И вот стою я как-то в очереди за билетами в кино. У меня с собой две пачки «Некко», пару печений я уже съел и вдруг слышу: стоящий за мной мужчина моего возраста чуть ли не с благоговением говорит своей спутнице –почти шепотом, чтобы я не услышал и не подумал, что он подглядывает: «Смотри, у этого парня “Некко Вейферс”»! Спутница, значительно моложе его, не поняла и переспросила: «Некро Вейтерс»?
[119] Мужчина объяснил, о чем речь, но я запомнил эту ошибку. Так и родились «Некро-официанты». Кого они обслуживают? Чего ждут? Как они умерли? О да. Некро-официанты. Это процесс.
Марк
В сорок одну минуту первого в ночь на 28 апреля 1910 года, когда в чернильном небе горела комета Галлея, двое парнишек лихорадочно раскапывали свежую могилу на кладбище города Элмайра в штате Нью-Йорк. Могильный камень еще не установили, потому что земля недостаточно улеглась. Для апреля было холодновато, но мальчишки обливались потом. Вся неделя выдалась холодной. Было холодно, и когда он умер –на закате, в Реддинге, штат Коннектикут. И когда тысячи скорбящих проходили мимо гроба, выставленного в Кирпичной пресвитерианской церкви Нью-Йорка, где он лежал в отутюженном белом льняном костюме. И когда его везли на элмайрское кладбище.
Перевалило за полночь, луна при свете кометы Галлея превратилась в тусклый грош. Мальчишки копали что есть сил.
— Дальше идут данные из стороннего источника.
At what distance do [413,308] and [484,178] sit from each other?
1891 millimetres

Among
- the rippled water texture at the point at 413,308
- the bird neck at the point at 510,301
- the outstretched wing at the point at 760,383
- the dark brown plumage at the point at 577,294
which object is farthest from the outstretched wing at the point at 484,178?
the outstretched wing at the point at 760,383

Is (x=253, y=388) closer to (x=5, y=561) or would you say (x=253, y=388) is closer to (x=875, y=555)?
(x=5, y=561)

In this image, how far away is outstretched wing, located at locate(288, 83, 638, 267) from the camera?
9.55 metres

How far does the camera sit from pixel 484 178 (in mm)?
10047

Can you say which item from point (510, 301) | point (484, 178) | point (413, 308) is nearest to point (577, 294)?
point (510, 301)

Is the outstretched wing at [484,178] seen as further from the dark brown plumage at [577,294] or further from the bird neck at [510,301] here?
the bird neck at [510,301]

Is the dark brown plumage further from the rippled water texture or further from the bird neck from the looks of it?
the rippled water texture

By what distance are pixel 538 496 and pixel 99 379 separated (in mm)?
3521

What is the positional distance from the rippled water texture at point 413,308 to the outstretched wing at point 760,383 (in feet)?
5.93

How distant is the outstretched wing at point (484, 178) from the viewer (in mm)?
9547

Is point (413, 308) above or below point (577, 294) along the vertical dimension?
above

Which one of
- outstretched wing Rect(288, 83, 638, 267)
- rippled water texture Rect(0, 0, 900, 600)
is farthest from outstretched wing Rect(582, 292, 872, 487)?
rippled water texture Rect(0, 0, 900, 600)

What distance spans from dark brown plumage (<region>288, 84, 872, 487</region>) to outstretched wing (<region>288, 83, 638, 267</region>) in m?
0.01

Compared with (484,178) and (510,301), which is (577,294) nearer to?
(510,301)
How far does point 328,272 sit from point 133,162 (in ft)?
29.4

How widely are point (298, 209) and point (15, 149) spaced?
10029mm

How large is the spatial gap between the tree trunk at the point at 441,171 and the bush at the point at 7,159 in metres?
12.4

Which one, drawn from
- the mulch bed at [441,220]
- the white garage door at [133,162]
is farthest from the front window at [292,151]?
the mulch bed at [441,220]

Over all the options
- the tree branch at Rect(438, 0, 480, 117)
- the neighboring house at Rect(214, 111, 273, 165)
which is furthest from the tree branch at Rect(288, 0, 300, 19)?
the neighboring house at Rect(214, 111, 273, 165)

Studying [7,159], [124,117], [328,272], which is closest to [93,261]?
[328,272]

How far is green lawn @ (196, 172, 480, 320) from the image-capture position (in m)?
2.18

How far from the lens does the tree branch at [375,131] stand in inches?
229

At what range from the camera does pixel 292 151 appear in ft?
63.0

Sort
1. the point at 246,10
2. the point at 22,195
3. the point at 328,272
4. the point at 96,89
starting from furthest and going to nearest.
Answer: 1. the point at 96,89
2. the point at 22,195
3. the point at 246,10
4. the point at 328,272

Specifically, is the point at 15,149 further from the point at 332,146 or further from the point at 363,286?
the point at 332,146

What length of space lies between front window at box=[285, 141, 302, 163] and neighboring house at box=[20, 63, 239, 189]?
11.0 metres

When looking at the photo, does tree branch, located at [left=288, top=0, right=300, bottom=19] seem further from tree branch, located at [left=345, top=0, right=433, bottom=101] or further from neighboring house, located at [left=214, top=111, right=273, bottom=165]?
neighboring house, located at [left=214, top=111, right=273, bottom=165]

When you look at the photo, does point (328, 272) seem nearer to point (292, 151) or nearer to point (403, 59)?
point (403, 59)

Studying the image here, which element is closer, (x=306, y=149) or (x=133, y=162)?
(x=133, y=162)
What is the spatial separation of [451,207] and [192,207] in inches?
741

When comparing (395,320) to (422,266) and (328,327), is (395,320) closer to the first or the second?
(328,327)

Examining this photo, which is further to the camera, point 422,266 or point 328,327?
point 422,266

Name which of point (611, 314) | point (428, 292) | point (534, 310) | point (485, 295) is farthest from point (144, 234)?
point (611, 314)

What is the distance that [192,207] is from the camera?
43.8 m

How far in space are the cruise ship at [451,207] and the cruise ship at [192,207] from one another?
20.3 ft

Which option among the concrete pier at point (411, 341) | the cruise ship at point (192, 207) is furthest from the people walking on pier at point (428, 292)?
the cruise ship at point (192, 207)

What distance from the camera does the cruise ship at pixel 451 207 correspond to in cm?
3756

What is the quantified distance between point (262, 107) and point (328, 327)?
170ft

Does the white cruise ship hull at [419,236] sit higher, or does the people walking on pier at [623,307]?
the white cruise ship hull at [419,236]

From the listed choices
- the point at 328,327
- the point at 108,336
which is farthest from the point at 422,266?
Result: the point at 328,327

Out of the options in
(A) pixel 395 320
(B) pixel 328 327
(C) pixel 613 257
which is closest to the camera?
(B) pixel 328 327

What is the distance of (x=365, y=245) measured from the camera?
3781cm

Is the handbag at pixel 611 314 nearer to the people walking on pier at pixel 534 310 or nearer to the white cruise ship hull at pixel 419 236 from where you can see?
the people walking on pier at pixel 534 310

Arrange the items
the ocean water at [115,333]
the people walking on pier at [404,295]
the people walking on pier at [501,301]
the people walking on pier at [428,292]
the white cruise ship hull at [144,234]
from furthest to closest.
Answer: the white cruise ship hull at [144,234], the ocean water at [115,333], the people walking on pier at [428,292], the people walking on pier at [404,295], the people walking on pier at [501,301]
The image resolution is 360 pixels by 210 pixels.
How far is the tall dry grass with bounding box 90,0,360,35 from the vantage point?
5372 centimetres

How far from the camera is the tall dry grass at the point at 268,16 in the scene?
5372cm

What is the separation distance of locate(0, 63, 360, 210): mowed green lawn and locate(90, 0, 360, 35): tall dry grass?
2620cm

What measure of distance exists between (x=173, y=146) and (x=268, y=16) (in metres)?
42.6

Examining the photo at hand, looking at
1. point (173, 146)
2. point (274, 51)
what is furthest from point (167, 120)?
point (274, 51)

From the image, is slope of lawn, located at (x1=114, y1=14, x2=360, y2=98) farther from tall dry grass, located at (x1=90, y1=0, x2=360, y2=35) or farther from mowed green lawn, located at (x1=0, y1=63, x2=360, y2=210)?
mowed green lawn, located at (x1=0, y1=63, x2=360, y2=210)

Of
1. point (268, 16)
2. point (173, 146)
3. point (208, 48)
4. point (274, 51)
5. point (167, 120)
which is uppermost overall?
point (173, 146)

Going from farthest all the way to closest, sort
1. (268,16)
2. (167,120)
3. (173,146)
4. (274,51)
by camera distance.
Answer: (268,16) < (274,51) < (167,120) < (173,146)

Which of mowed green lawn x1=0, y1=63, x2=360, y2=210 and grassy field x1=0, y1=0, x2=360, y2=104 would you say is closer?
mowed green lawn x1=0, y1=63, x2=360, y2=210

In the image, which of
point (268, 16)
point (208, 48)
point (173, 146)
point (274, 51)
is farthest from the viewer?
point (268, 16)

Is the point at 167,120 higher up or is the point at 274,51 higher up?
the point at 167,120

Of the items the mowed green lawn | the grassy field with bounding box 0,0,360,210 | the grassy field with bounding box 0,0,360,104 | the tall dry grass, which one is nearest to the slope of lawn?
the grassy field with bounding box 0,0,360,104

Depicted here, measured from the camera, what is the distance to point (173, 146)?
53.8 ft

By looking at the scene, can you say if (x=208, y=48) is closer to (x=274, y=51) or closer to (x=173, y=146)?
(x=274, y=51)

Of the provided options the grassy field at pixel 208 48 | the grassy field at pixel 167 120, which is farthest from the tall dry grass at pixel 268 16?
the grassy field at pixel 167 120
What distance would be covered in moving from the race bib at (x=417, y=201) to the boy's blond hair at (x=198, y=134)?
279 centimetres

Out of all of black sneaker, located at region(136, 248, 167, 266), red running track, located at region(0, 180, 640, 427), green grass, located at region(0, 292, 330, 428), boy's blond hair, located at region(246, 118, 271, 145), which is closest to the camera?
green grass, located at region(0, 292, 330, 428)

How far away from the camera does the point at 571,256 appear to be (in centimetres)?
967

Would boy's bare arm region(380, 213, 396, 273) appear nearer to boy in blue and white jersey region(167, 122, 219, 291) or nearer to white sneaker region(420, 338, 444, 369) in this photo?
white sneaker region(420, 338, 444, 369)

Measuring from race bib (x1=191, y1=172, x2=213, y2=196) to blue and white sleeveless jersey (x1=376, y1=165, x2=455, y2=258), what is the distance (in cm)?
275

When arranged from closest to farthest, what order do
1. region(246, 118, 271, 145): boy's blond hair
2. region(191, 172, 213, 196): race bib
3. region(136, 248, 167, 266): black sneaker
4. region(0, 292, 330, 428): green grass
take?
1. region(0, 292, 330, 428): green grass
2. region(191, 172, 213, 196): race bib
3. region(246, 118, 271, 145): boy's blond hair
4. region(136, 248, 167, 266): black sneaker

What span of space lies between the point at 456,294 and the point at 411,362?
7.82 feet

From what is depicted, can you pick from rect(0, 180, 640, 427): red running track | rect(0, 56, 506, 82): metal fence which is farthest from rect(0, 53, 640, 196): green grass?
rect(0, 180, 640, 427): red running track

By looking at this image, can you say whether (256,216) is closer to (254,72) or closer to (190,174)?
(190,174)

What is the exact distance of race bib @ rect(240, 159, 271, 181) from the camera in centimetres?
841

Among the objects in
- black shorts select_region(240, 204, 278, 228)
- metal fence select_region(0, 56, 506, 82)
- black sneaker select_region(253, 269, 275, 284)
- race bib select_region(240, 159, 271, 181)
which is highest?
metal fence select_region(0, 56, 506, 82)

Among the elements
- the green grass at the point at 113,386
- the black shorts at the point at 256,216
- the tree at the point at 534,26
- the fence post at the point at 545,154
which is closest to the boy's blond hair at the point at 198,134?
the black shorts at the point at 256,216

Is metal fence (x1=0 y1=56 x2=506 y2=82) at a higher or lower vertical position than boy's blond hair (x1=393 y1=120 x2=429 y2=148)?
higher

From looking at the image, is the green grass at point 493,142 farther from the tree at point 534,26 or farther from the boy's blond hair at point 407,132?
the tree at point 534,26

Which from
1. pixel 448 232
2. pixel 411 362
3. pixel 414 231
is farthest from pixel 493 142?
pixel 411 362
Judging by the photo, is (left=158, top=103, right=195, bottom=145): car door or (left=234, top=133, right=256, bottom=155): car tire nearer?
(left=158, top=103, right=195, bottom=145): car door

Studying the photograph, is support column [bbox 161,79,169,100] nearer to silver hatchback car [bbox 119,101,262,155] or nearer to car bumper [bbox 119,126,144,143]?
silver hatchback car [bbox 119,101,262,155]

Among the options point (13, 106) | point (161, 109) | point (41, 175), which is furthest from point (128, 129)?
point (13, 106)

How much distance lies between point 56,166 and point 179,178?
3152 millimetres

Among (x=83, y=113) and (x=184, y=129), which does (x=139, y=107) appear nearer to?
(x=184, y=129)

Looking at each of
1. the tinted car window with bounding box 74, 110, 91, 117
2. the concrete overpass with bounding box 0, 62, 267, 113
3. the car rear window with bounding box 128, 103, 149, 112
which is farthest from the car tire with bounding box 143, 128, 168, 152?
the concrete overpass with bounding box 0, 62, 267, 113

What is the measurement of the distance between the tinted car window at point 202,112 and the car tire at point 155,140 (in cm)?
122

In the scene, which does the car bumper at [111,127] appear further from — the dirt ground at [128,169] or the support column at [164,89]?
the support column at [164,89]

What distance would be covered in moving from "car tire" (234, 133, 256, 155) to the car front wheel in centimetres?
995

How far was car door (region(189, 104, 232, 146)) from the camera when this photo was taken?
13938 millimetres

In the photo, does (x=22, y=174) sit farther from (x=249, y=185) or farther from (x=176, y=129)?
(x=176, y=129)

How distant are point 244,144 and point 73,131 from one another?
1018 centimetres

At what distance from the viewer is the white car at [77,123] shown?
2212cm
–Том,– прошептал тот, что повыше, в помятой и словно жеваной соломенной шляпе.
Ответа не последовало.
–Том! Эй, Том, ты там в порядке?
–Был бы в порядке, если б ты не ронял мне землю на голову,– откликнулся голос снизу. Парнишка повыше мычанием выразил свое сожаление.
–Чтоб мне пропасть, Том, если мне не страшно до чертиков. Хорошо бы нам убраться отсюда. Уж больно торжественно всё.
Том, уже на четыре фута в могиле, нажал ногой на лопату и вогнал ее в землю так, чтобы она стояла сама по себе. Он вытер пот со лба и носа, но его лицо все равно блестело в тусклом свете лампы, стоящей на краю ямы. Он посмотрел на товарища.